The main difference between MVC and iOS MVVM is that MVVM’s distribution pattern is better than in the previously-listed MVC, but when compared to MVP it is also massively overloaded. Testing is a matter of particular importance here, as while plainly writing the code you can not guarantee that the whole project will function properly - tests, on the bright note, help to ensure it will.

The next architectural patterns’ evolution has been recently released and is now the freshest software architectural approach.

Read also: MLP vs MVP vs MMP/MSP

iOS VIPER architecture

VIPER pattern

Searching for the best architectural solution to deliver, iOS developers all over the world bumped into a so-called “Clean Architecture” approach, introduced by Uncle Bob on the Clean Coders - a well-known platform providing training sessions for the software professionals worldwide.

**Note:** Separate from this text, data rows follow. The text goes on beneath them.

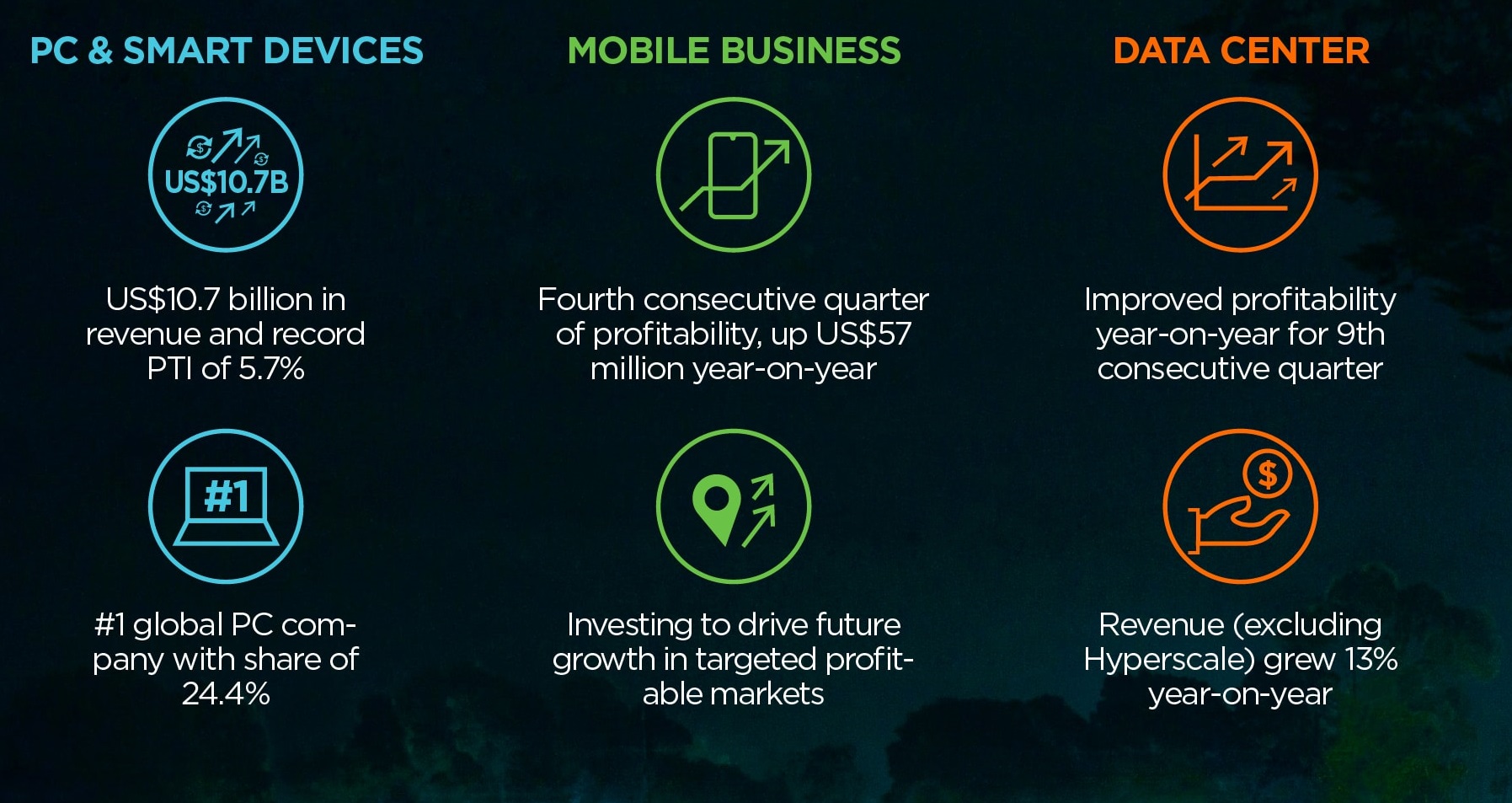 PC & SMART DEVICES

US$10.7B

US$10.7 billion in revenue and record PTI of 5.7%

#1

#1 global PC company with share of 24.4%

MOBILE BUSINESS

Fourth consecutive quarter of profitability, up US$57 million year-on-year

Investing to drive future growth in targeted profitable markets

DATA CENTER

Improved profitability year-on-year for 9th consecutive quarter

$

Revenue (excluding Hyperscale) grew 13% year-on-year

Clean Architecture splits the application’s logical structure into several responsibility levels. In it’s turn, this “separation” resolves the tight dependency issues and increases the testing availability of all levels.

VIPER for ios development

VIPER is a realisation of Clean Architecture for iOS-built applications. As a common rule for all the patterns’ names, it is a backronym as well, for View, Interactor, Presenter, Entity and Routing. Each of the VIPER’s parts is responsible for a certain element, particularly:

  1. View is responsible for mirroring the actions user makes with an interface

  2. Presenter’s responsibilities within the VIPER pattern are quite limited - it receives the updates from Entity, but doesn’t send any data to it;

  3. Interactor is the system’s part that actually corresponds with Entities. This scheme works in the following direction: Presenter informs Interactor about the changes in the View model, then Interactor contacts the Entity part, and, with the data received from Entity Interactor gets back to Presenter, which commands View to mirror it for a user. All the data models, all the entities and all the websites are connected to the Interactor part.

  4. Entity consists out of objects that are controlled by Interactor (titles, content. etc.)It never interacts with Presenter directly, only via I-part.

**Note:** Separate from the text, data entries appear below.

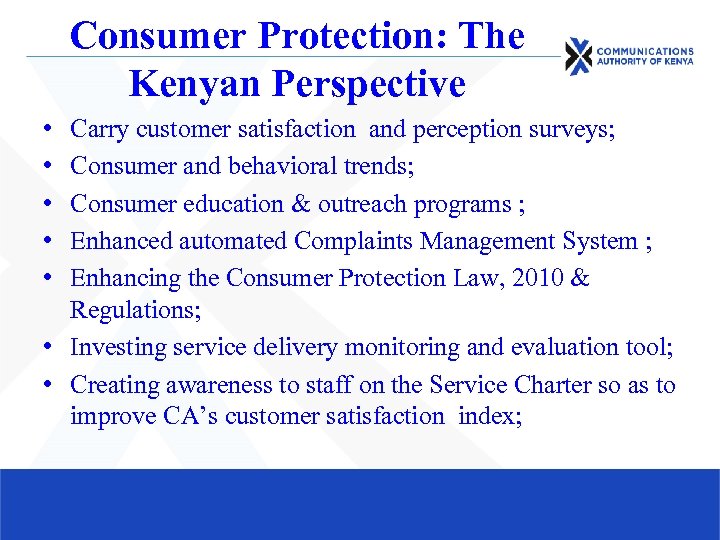 Consumer Protection: The Kenyan Perspective

COMMUNICATIONS AUTHORITY OF KENYA

• Carry customer satisfaction and perception surveys;
• Consumer and behavioral trends;
• Consumer education & outreach programs ;
• Enhanced automated Complaints Management System ;
• Enhancing the Consumer Protection Law, 2010 & Regulations;
• Investing service delivery monitoring and evaluation tool;
• Creating awareness to staff on the Service Charter so as to improve CA's customer satisfaction index;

  5. Routing (or Wireframe as it is sometimes called) is responsible for navigation between all of the screens, and, essentially, for routing. Wireframe controls the objects of UIWindow, UINavigationController and so on.

Particularly within iOS architectural system it is all built upon a framework called UIkit, which includes all the components of Apple MVC, but without a tight connection that used to drive coders mad before.

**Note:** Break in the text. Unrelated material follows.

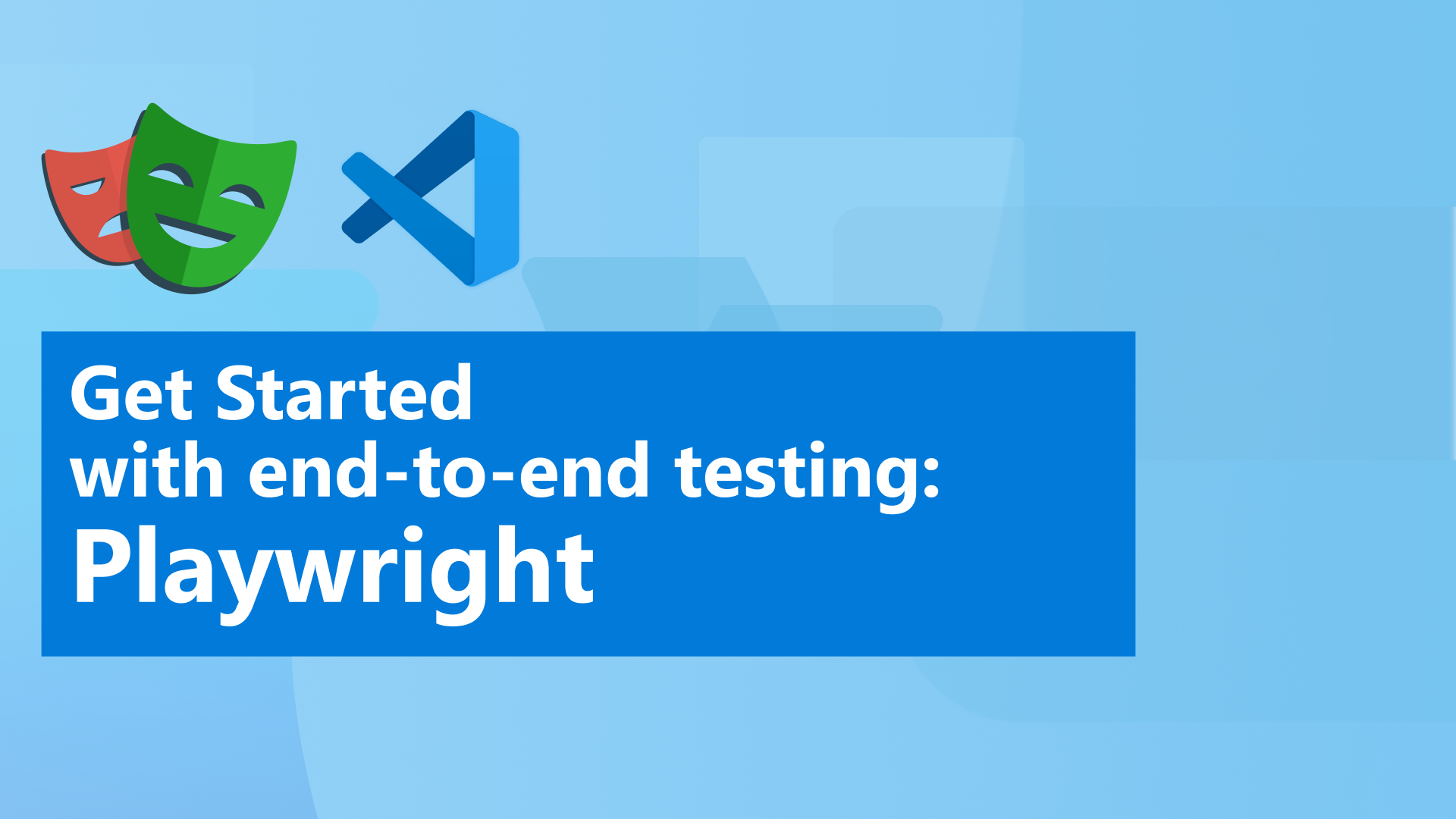 Get Started
with end-to-end testing:
Playwright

VIPER module is as well beneficial once it comes to unit tests, as the great pattern’s distribution lets you test all the functional available. In many ways this was the main difficulty developers faced with previous MVC, MVP and MVVM software patterns.

To Crown it All.

All of these 4 software design patterns are often called one of the best architecture Patterns for iOS development, even though all of them are less than ideal and definitely not universally used for each and every project you get to develop. On the gloomy side, here is a short list of issues each pattern has:

  • MVC, MVP, MVVM - all of them have this “tight connection” issue, which makes introducing updates to development, and testing them afterwards quite a harsh task to accomplish.

  • VIPER vs MVVM, MVC or MVP, is thought to be a winning case; although despite its high flexibility and great testability also has many nuances that are hard to generate.

Is there a 100% solid solution? Not really, but for each of your projects one of these 4 iOS app patterns might be just what you need. And if it is not, then a mixture of two would be. Or even maybe three. Fortune is said to favour the bold, so why don’t you play with software design patterns boldly?